San Francisco, California (UroToday.com) — Older people with cancer set to receive anti-cancer therapy had significant improvements in quality of life when comprehensive geriatric assessment and geriatrician-led management was integrated into their care plan. The prospective, randomized, open-label INTEGERATE trial, according to the study authors, is the first randomized clinical trial in geriatric oncology to show that an integrated approach involving geriatricians and oncologists working in partnership helped improve quality of life, and reduced hospital admissions and early discontinuation of treatment due to adverse events.
Study at a Glance:
The findings will be featured in the virtual scientific program of the 2020 American Society of Clinical Oncology (ASCO) Annual Meeting.
Key Findings: Comprehensive geriatric assessment is a detailed systematic evaluation of an older person that identifies medical, psychosocial, and functional limitations. Currently, a person with cancer is typically referred to a geriatrician only in the later stages of their illness when they experience significant problems with completing everyday tasks. However, an integrated approach involving comprehensive geriatric assessment and early geriatrician involvement (also known as “integrated oncogeriatric care”) can help create a coordinated plan to optimize the older person with cancer.
“The comprehensive geriatric assessment is a powerful tool because it helps optimize care for older cancer patients,” said lead author Wee-Kheng Soo, MBBS, FRACP, who is a geriatrician and medical oncologist at Eastern Health in Melbourne, Australia.
The intervention resulted in improvement in more objective measures as well, including unplanned hospital admissions, and reduced early treatment discontinuation due to adverse events.

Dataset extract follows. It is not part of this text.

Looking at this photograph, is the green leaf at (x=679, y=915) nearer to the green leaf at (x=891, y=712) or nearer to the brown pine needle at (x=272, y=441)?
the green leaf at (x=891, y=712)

About the Study: The trial involved 154 patients with cancer older than 70 years who were going to receive chemotherapy, targeted therapy, or immunotherapy treatment. Patients were randomized to receive integrated oncogeriatric care or usual care.

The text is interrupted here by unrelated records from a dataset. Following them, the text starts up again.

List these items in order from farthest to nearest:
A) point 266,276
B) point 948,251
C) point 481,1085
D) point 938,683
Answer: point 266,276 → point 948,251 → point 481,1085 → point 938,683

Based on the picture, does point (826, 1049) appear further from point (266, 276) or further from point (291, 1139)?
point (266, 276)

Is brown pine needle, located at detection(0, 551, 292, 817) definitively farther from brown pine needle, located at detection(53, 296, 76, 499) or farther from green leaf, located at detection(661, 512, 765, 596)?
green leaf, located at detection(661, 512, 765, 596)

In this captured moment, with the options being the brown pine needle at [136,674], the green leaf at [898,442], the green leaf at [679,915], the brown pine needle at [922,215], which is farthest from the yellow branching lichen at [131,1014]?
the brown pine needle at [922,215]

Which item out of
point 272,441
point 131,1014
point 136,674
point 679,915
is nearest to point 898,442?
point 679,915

The study’s primary outcome, quality of life, was measured using a validated assessment tool called the Elderly Functional Index (ELFI) score. Quality of life was also assessed using the European Organisation for Research and Treatment of Cancer (EORTC) Quality of Life of Questionnaire.
Patients in the intervention group reported significantly better ELFI scores at 12, 18, and 24 weeks of follow up, compared with the group receiving usual care. The greatest difference was seen at week 18 (estimated marginal mean ELFI score 72.0 in the intervention group vs. 58.7 in the group receiving usual care). In addition, the intervention group saw significant improvements in other quality of life measures, including functioning, mobility, burden of illness, and future worries.

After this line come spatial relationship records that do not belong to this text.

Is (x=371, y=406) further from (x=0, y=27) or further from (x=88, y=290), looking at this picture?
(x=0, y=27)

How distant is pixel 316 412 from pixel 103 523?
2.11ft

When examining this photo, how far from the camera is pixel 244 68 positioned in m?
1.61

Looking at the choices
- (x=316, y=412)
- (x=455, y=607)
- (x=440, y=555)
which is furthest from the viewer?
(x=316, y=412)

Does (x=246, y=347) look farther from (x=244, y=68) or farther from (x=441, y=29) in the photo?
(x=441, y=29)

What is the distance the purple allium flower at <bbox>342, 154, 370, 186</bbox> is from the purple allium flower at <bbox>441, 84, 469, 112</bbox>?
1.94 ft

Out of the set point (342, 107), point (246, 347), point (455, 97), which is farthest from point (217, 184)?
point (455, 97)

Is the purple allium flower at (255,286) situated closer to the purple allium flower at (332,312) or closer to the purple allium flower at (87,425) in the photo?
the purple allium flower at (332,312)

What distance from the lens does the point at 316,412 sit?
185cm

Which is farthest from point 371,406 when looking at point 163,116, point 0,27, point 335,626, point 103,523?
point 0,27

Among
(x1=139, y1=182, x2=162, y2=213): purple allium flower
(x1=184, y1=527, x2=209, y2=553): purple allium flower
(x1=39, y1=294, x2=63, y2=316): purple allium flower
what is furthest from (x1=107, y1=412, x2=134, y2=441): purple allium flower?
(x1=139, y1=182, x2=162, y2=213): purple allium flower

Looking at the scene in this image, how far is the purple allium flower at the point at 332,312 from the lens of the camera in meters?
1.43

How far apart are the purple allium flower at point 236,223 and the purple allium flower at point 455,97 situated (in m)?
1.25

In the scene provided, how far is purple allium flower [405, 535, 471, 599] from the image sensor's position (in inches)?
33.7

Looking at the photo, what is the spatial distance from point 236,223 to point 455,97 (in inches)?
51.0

Hospital utilization was reduced: there were 1.3 fewer visits to the emergency department per person per year (39% lower than the usual care group), and by 1.2 fewer unplanned hospital admissions per person per year (43% lower). The number of overnight stays also decreased by 7 days per person per year (24% lower). The proportion of patients discontinuing treatment early due to adverse events was lower than the group receiving usual care (32.9% vs. 53.2%). This decline appears to be driven by reduced treatment-related toxicity.
Next Steps: The researchers plan to implement an oncogeriatric model of care in a large, multi-center implementation study comparing different care models in geriatric oncology (e.g. geriatrician-led, nurse-led, oncologist-led) and different cancer settings (e.g. surgical oncology, radiation oncology, inpatient).